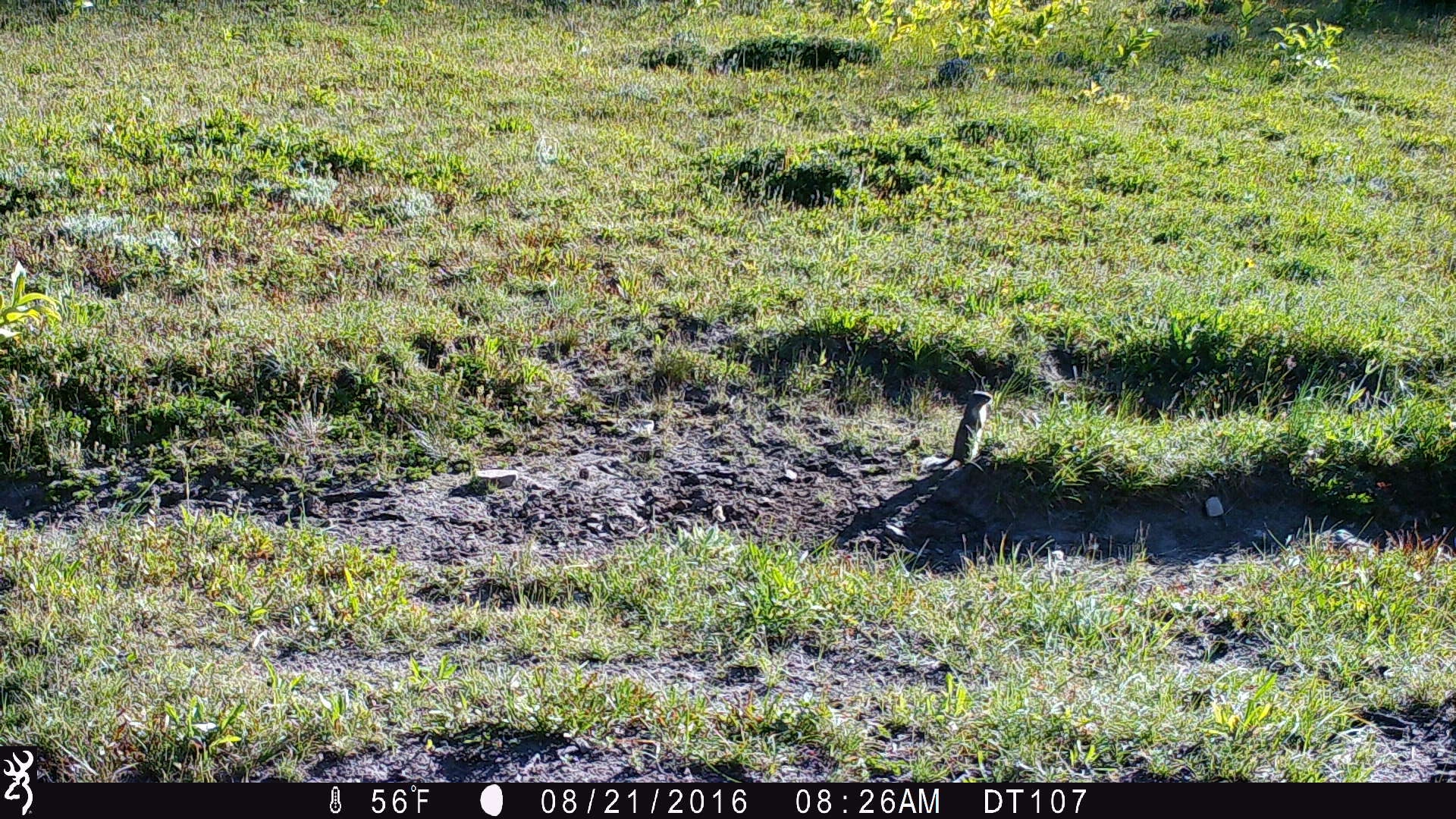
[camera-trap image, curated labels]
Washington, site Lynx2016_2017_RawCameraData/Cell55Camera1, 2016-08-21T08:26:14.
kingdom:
----------
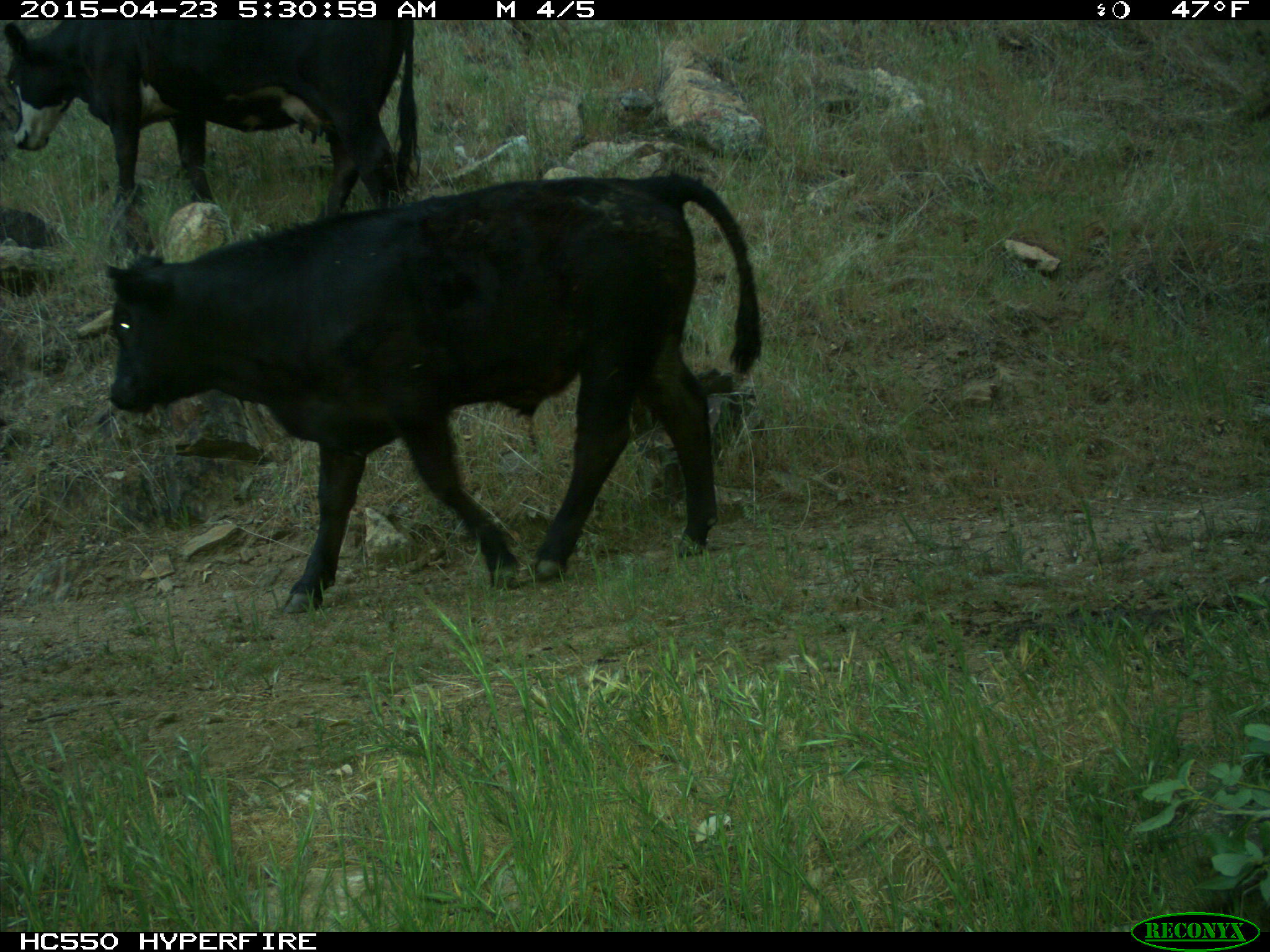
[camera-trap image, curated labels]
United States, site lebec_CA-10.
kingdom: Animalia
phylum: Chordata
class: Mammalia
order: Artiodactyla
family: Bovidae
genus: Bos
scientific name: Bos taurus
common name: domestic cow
----------
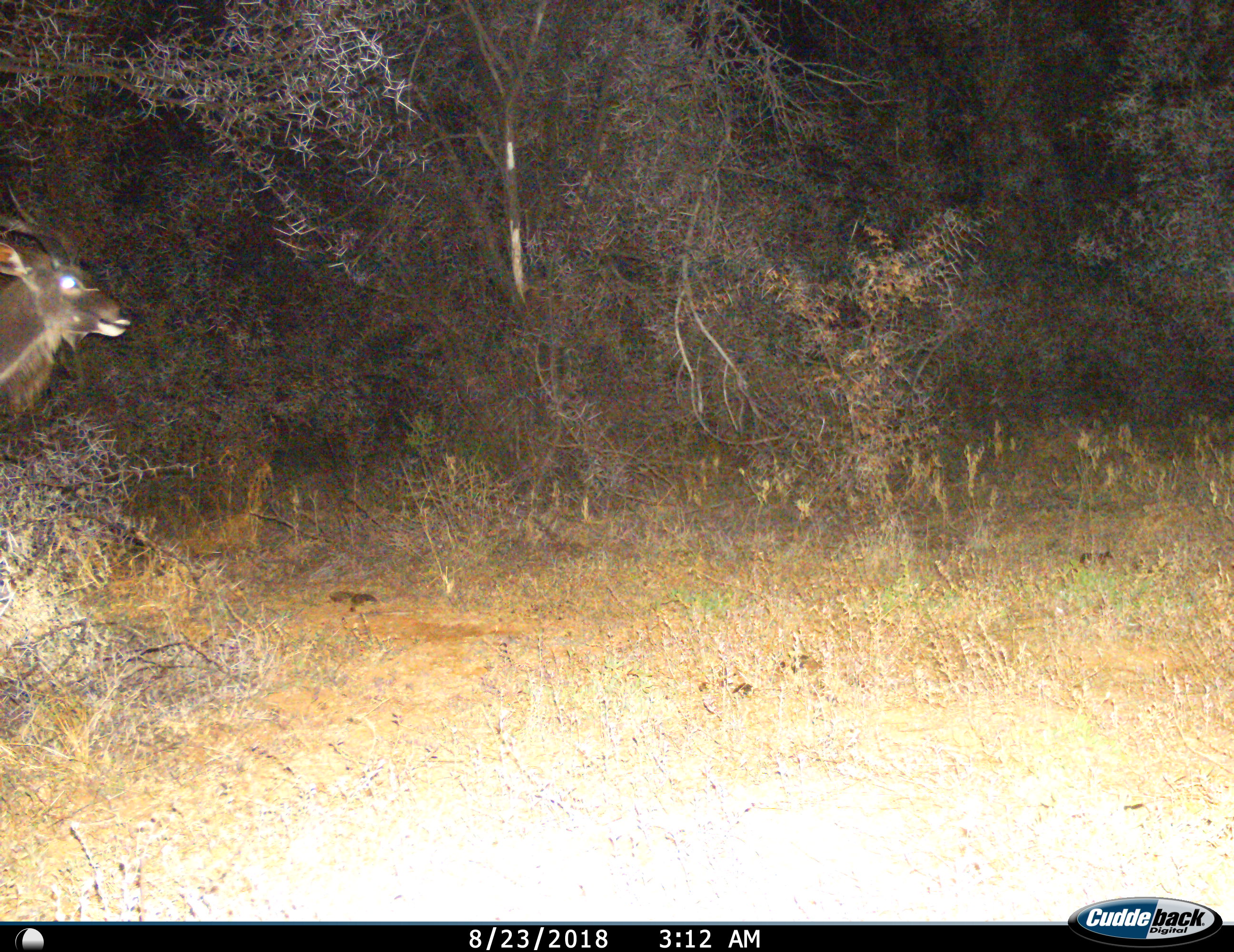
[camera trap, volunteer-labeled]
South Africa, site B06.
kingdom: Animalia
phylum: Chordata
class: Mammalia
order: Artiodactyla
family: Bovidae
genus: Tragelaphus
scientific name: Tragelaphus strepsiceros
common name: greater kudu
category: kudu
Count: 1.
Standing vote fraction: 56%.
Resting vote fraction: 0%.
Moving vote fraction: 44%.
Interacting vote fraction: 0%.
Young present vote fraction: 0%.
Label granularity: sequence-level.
----------
Exercise: Your answer should be the lines above, from the line containing "Young present vote fraction: 0%." up to and including the line containing "Label granularity: sequence-level.", reproduced exactly and with nothing else.

Answer space:
Young present vote fraction: 0%.
Label granularity: sequence-level.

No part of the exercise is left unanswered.